Structural aspects of actomyosin interaction

Abstract

Actin binding to myosin-S1 modulates the limited tryptic cleavage of the COOH-terminal region of the 95K heavy chain at the joint connecting the 75K and 20K peptide units; concomitantly actin affords total protection against the resulting loss of acto-S1 Mg2+-ATPase activity. The specificity of the actin effect is illustrated by the fact that it exerts itself not only on free S1 but also on the intact myosin molecule. Mg2+-ATP and Mg2+-ADP impair the protective action of actin to an extent closely related to their respective affinity for the acto-S1 complex. Tryptic fragmentation of S1 heavy chain under highly controlled conditions, using trypsin to S1 weight ratios in the range 1:1000 - 1:1500 led us to establish that peptide bond cleavage at the 75K-20K junction is a sequential process giving rise first to a 22K peptide intermediate which is subsequently converted to the stable 20K fragment. Most importantly, it is also demonstrated that the loss of S1 activation by actin is not due to the initial scission of the 75K-22K linkage but is intimately associated with the breakdown of the 22K precursor into its 20K moiety.

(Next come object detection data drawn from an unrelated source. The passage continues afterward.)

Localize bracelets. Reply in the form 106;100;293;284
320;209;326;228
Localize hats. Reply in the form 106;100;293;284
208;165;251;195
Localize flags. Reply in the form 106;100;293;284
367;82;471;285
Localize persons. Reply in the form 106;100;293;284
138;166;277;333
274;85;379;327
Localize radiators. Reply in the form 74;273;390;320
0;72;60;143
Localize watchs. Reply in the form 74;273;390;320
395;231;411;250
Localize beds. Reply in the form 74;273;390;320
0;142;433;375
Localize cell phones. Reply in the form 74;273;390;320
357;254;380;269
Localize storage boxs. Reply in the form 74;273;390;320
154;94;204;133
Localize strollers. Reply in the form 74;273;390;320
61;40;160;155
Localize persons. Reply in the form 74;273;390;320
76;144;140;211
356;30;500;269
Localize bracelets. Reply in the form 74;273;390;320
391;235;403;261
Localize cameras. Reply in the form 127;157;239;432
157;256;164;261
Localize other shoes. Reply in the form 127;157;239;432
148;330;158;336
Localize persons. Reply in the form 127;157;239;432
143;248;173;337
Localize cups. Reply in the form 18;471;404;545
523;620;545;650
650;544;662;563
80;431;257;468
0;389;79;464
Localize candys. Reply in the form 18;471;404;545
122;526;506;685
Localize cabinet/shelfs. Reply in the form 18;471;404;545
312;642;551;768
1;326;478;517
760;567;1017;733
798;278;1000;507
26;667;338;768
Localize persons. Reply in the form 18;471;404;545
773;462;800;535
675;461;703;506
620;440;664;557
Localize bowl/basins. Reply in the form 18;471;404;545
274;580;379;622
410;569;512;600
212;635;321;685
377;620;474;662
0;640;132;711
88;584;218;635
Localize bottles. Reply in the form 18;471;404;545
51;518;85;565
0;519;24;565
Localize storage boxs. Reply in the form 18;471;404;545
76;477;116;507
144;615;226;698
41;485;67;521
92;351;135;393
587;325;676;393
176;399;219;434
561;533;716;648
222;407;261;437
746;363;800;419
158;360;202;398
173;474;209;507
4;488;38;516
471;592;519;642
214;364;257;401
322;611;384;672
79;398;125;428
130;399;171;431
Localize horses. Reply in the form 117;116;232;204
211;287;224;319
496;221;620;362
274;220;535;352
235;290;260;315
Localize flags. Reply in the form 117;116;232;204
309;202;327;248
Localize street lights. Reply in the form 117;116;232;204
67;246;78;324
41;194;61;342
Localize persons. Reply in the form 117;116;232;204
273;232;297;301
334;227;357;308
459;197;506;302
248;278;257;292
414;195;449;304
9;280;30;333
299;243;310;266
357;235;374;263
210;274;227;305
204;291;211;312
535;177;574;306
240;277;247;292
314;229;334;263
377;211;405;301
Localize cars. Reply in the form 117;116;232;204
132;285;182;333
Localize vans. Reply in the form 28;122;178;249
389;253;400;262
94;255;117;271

Three trypsin-modified S1 derivatives, the heavy chain of which is a complex of two or three fragments, were purified. A detailed analysis of the C-termini of these fragments, as compared to the C-terminal structure of the intact heavy chain, indicated that the 20K fragment is formed mainly through the degradation of a NH2-terminal 2K segment in the 22K precursor and that this proteolytic event is the only one accounting for the acto-S1 ATPase loss. Cross-linking experiments exploiting the reaction of a carbodiimide reagent with rigor complexes containing either fluorescent actin or fluorescent fragmented S1 revealed unequivocally the attachment of the actin monomer to recognition sites on the 20K and 50K units of S1 heavy chain. Specific interactions between the C-terminal 20K domain and light chain LC2 are proposed as being part of the molecular mechanism of the myosin-linked regulation of actomyosin interaction.